Nowadays, I find myself with an even greater challenge: explaining a piece of art that I myself have not fully given meaning to.

It is a simple acrylic painting no bigger than two and a half feet in length and two feet in width. It sits high up on our mantel in the dining room, half-finished as it has been for two years now. It began on a long weekend when I was 15. I had been sorting through a vast collection of National Geographic magazines in our bookshelves when I came across an article called “A Life Revealed.” There she was. A woman named Sharbat Gula who had been photographed in 1985 in a Pakistan refugee camp. The cover photo that captured her haunting green eyes is iconic. But the issue I picked up was more recent: it was from 2002, the photographer had gone back and photographed her 17 years later. The photos I saw of her were startling, she looked as though she had seen things well beyond her years. She was still as sinister and striking as she had been in her first photo but she had lost her innocence. I had to paint her.

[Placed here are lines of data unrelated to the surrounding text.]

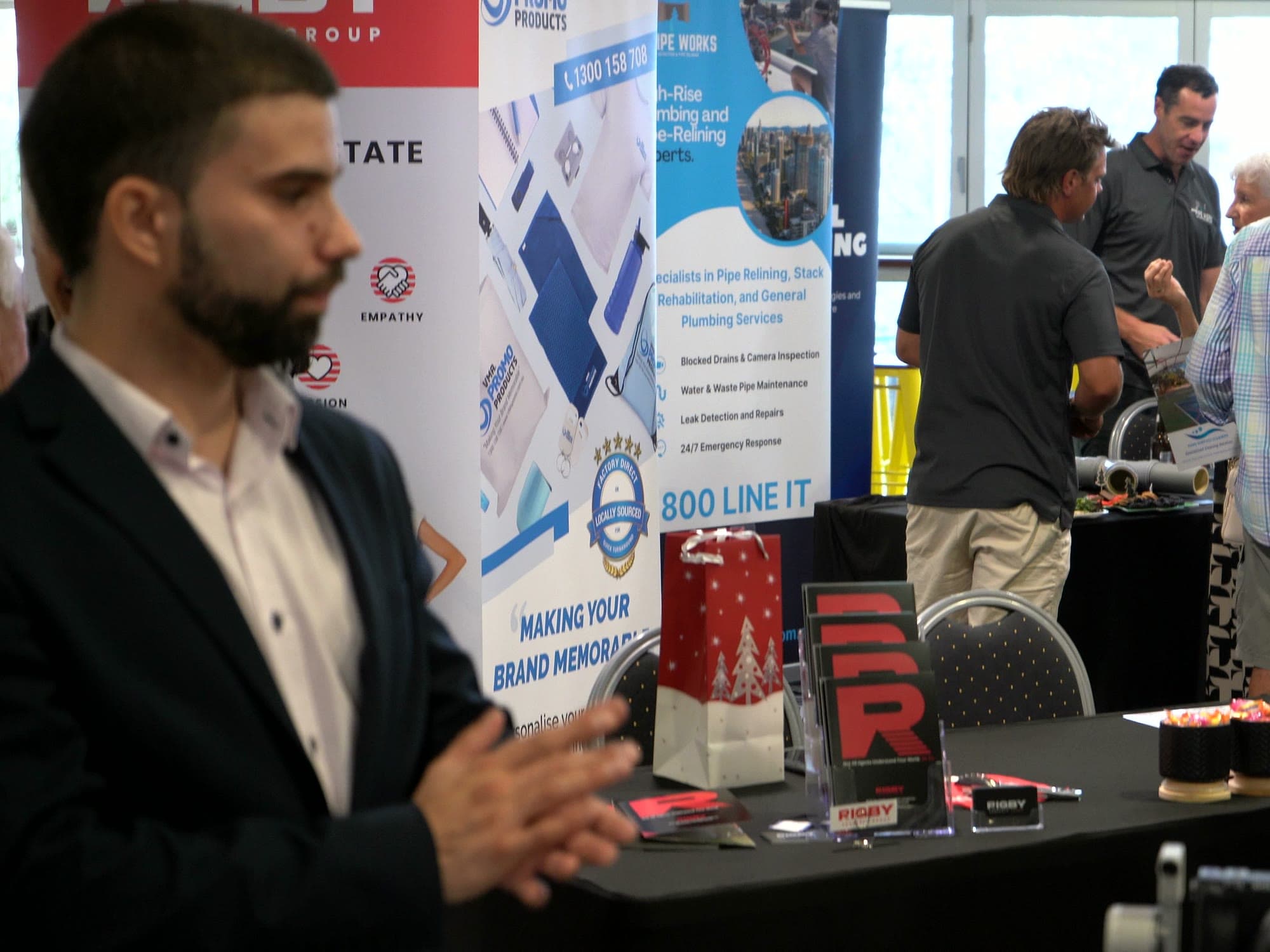 A guest in a suit talking at an exhibitor stand as the room fills up behind him.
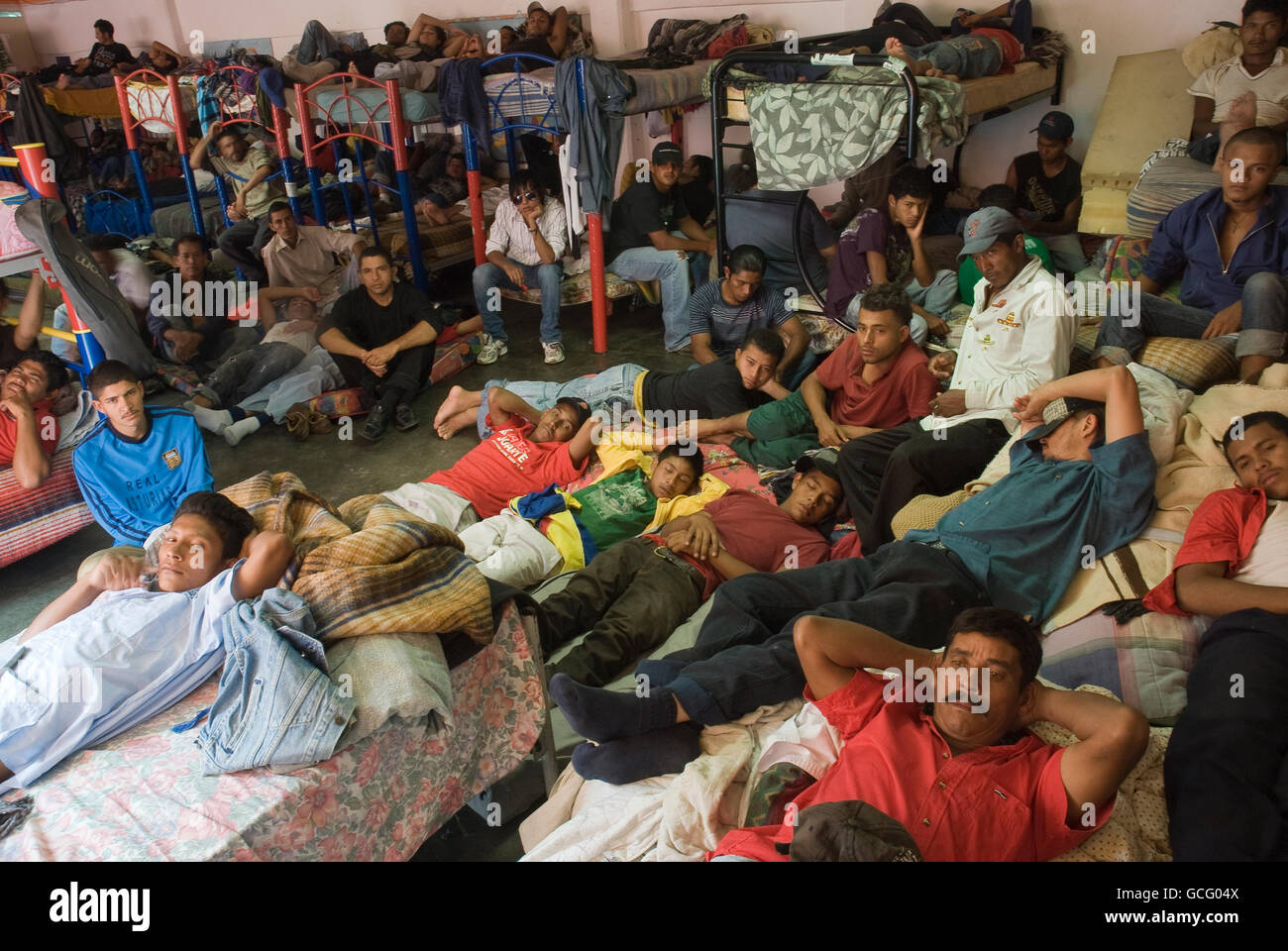 Central American migrants live together at a shelter in Tultitlan, Mexico in extremely overcrowded conditions. Stock Photo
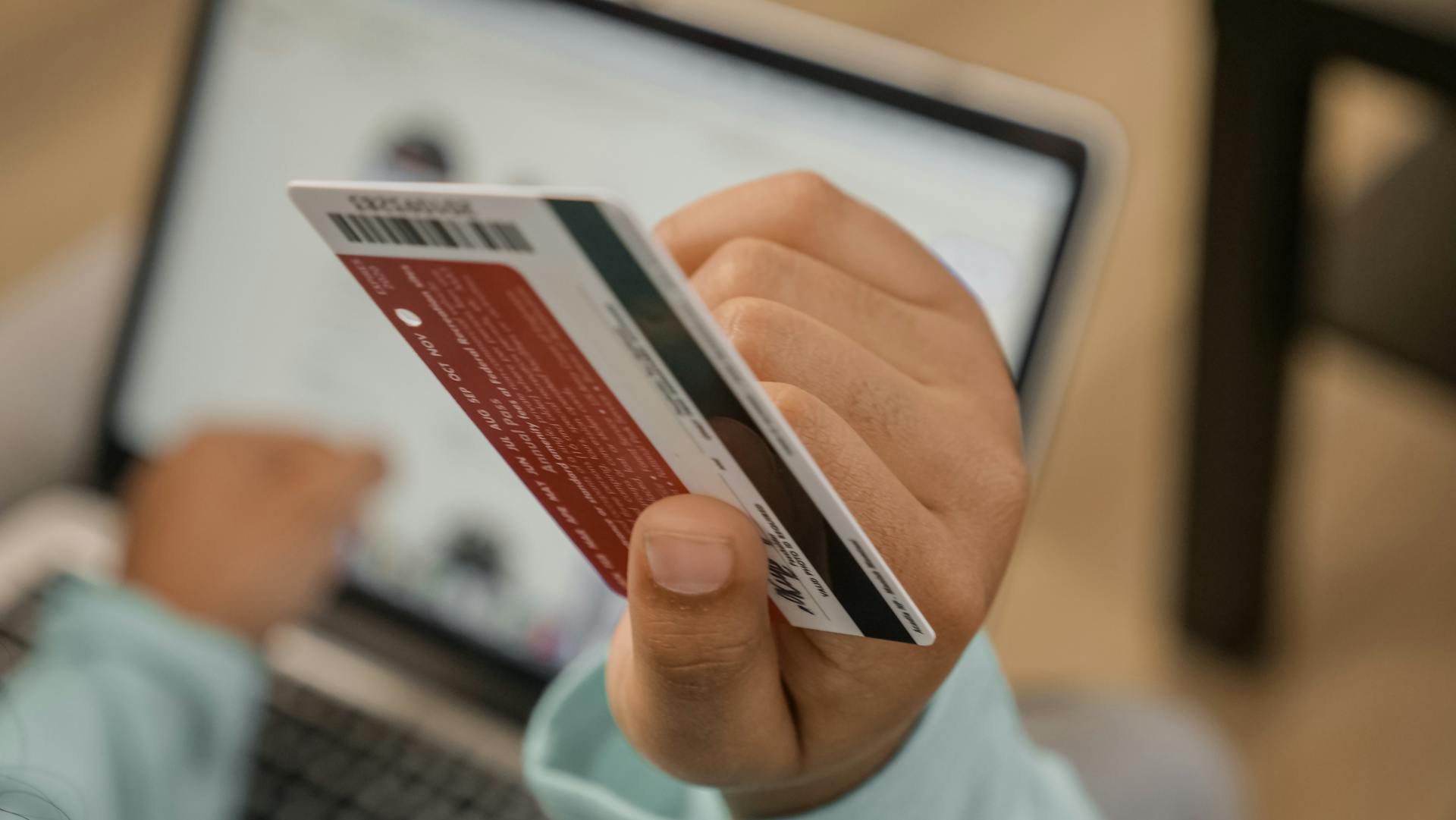 Close-up of hand holding a credit card during an online transaction on a laptop.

The painting that now sits in my dining room has elicited many responses from guests. Many don’t understand it. Others are startled by its religiosity. When they look to me for an explanation, I can only throw up my hands and tell them to make what they will of it. It is the face of Sharbat Gula, only she has a golden crown and she is holding a child dressed in white. They have halos surrounding them.

When I describe it now it sounds undoubtedly religious, though I had never intended for it to be such a strong statement. I had only meant to paint her face. The addition of the religious element was an afterthought. It was simply meant to be a sort of what if? I saw her eyes on that cover, and I felt as though I was seeing something divine, something that ought to be honored. She was so entrancing, yet so startling. That was all. It was not meant to be any more or any less.

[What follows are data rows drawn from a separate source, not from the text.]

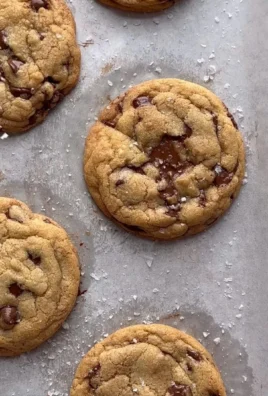 Delicious chewy chocolate chip cookies stacked on a plate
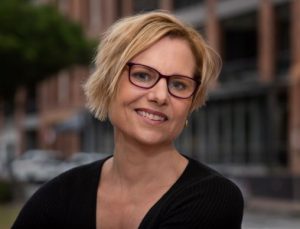 A blond woman with a short haircut wearing glasses in a black jacket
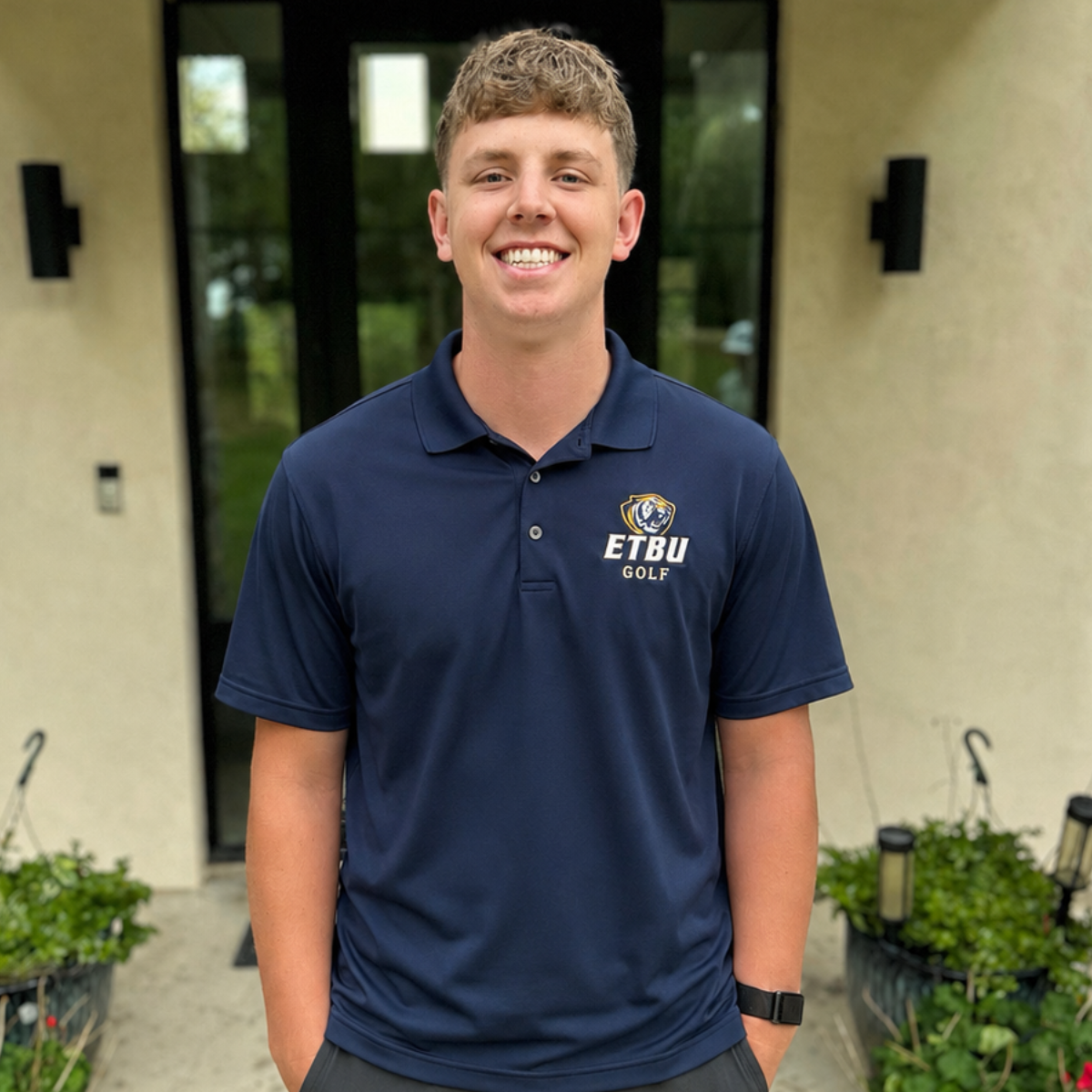Smiling person in a navy polo shirt standing outdoors in front of a building entrance.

But after having to explain my intentions to dozens of bewildered guests, I realized that I was entirely aware of what I was making. I had made the painting with the intention of questioning. This was a divine woman, she had children when they went back to visit her — she was angelic but not benevolent. She was what I imagined Mary to be like — tough, wary, worn and hypnotizing. Christian or not, she was divine.

We can never be sure that each viewer will arrive at the same conclusion as we do when we create artwork. It is an act of courage and faith, it is like sending someone on a path to a destination without a map and hoping they notice the same things along the way, hoping they feel the same way upon arriving at that destination — without any certainty that they will make it there at all.

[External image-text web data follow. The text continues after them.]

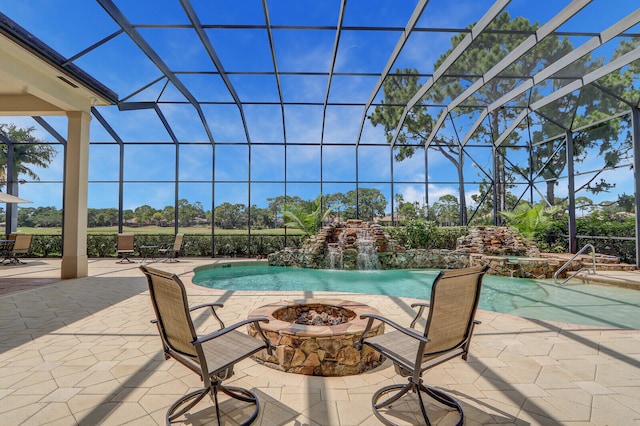 view of pool featuring a patio area, pool water feature, an outdoor fire pit, and a lanai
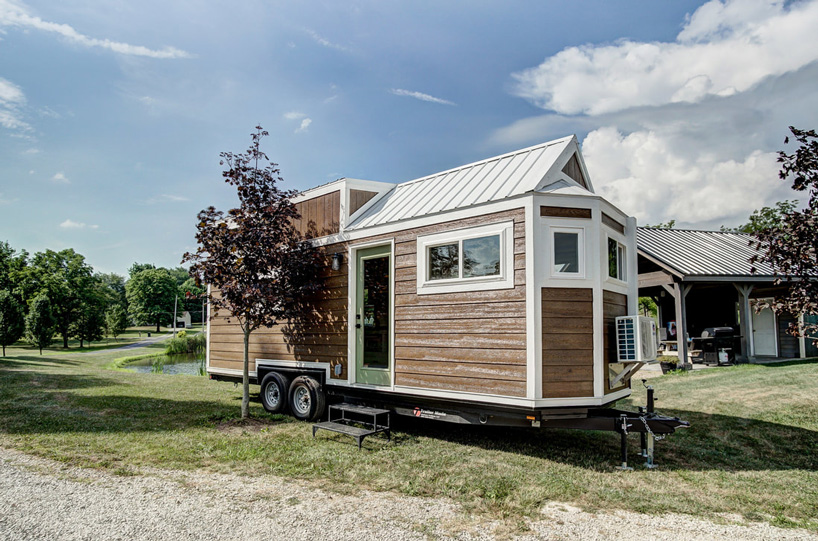 extremely functional, tiny home-on-wheels packs a large social area in ...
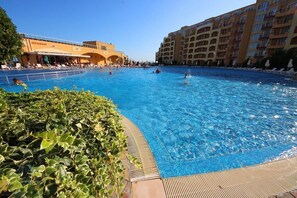 Seasonal outdoor pool, open 10:00 AM to 7:00 PM, pool umbrellas
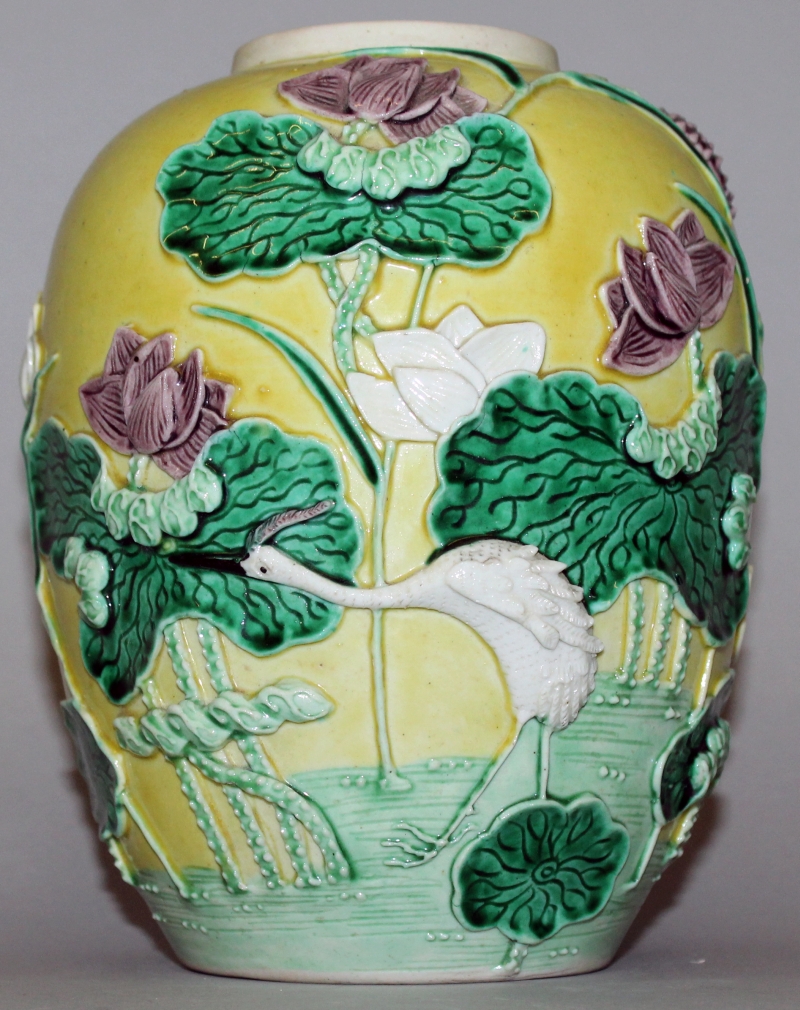 AN EARLY 20TH CENTURY CHINESE WANG BINRONG YELLOW GROUND PORCELAIN JAR, the sides moulded in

But perhaps this risk of losing meaning in translation of our art is not altogether a bad thing. Perhaps we should encourage ourselves to risk losing some of our artistic meaning in the act of translation. Because when we subject our art to different interpretations, we walk away with a richer understanding of our own meaning. We are forced to ask ourselves what we really mean. In doing so, we gain perspective in a way that could never be achieved on our own.

Translating meaning into art is a difficult and frustrating task. We must be willing to part with some parts of our vision. We must know that not all of it will be properly translated. But, we must also know that not all of our meaning can be entirely envisioned in the beginning. Art is a living, breathing, evolving thing that we must be willing to open up to the world. We must be willing to wait for it to come back to us, knowing that once it does, the translation of it will be all the more beautiful and comprehensive.